Do you stay because she has money and you are afraid to be without it some day? I hope and pray that isn't the reason. I'd rather live in a homeless shelter, than put up with the crap you put up with.
You are not responsible for your mom and her care. You are only responsible for yourself, and your happiness, and it doesn't sound like you've been doing a very good job of taking care of you. You can start by moving out and getting a place by yourself. Your mom has enough money to hire some outside help to come in to care for her, or even for her to move into an assisted living facility.
You really need to seek out a good therapist who can help you better understand why you continue to put up with the abuse from your mom and others, so you can once and for all break this dysfunctional hold that seems to be over your life. You are worth it, so I hope you will get the help you so desperately need. God bless you.
DrivingMsDaisy Jul 2021
Thank u so much. Parts of your post made me cry. There are so many layers to this story that I would have to go way back to answer some of what U ask. Thank u so much…you have really set deep thoughts upon my heart. I should also let y’all know that I have 1 beautiful daughter who I keep as far away from this one as I can. (She lives 6.5 hrs north of here). I am also the proud mother of 2 adopted fur babies. One from the China meat trade and Boopy is a rescue as well. They both stay with me while I stay living here with her. They both save me each and every day. Quite literally save me. Thanks u so much again. ♥️
feedup Aug 2021
My wife's experience with her mother is similar to yours. After 22 years of caring for her at age 91 she threw in the towel and put her in a nursing home. We have our life back. Best thing she ever did.
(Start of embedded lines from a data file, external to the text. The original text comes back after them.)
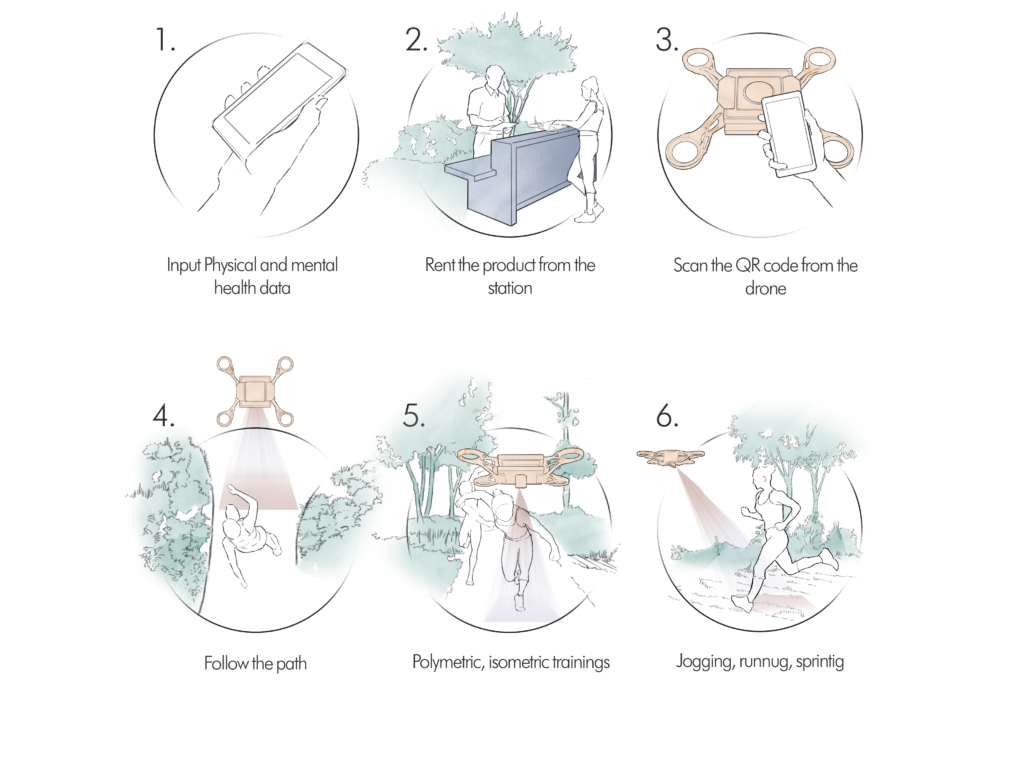 1.

Input Physical and mental health data

2.

Rent the product from the station

3.

Scan the QR code from the drone

4.

Follow the path

5.

Polymetric, isometric trainings

6.

Jogging, runnug, sprintig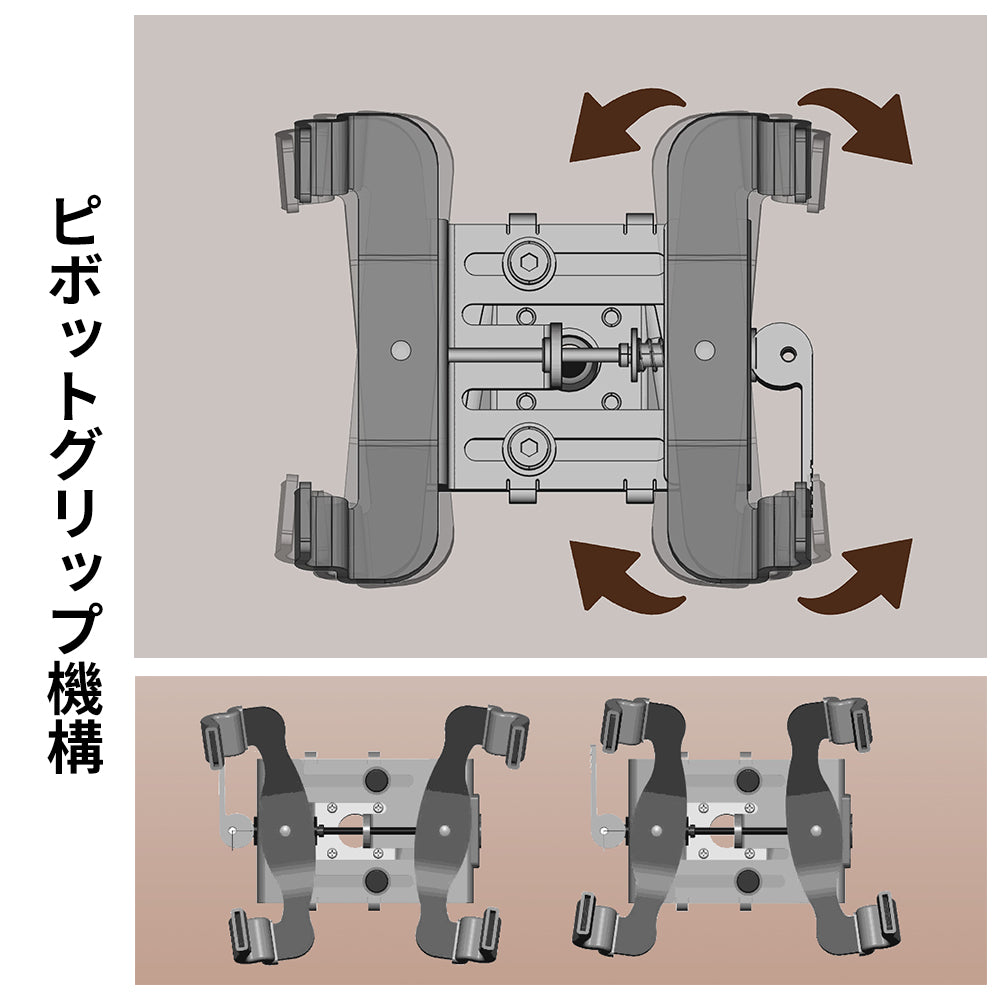 ピボットグリップ機構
You need to do the same.

Mjustice98 Aug 2021
Steamrolling through life, I’m going to use that lol

Its my mother too, everything you mentioned right down to my own health and she has already removed all her kids from her trust and left it to a group of homeless drug addicted “caregivers” that are also her flying monkeys

There is a You Tube channel called The Crappy Childhood Fairy, she talks about people like us and why we tend to isolate.

Please don’t spend another 6 years doing this, sometimes we are born into certain families to grow in spirit. In our situation in may mean to learn to say No.
Even if it takes our whole life.
DrivingMsDaisy Aug 2021
Haha yes…that’s exactly where I got the steamrolling mother from….was this forum. Lol 😂
And thanks for the YouTube suggestion. Going there now.
Take care
my2cents Aug 2021
You have to decide if the inheritance is going to be worth the abuse and loss of years in your life. Should she require a lot of medical care before her end of life, it's very possible she could use it all up anyway. It's a crap shoot.

Next time she starts in with nasty remarks to you - ask her why she has spent so much her life saying and doing things to hurt you? If she holds the carrot in front to keep you trying to catch the 'orange inheritance', ask her who she would like to give her wealth to so you can call them to come manage her care as well. You might also ask her if she has a particular facility in mind so that she can live happily in another place and you can get out of her way. Don't turn any of this into a yelling match. No matter how loud she gets or nasty she gets - keep your cool and respond in a very quiet voice.

KristineB Aug 2021
Hire help from afar.
Thats how I handled a narcissist mother lashing out with her hate.
I used grocery store delivery (Pea Pod @ Stop & Shop) and I’d “meet her” at doctors appointments, as she needed a van with her wheelchair and oxygen.
Minimal contact, as I let HER attorney, tell her about transitioning into assisted living.
I show up for legal matters as a POA narcissist abuse survivor.
She appointed me trying to further torture me, but I handled it my way.
Do not allow her to further manipulate you.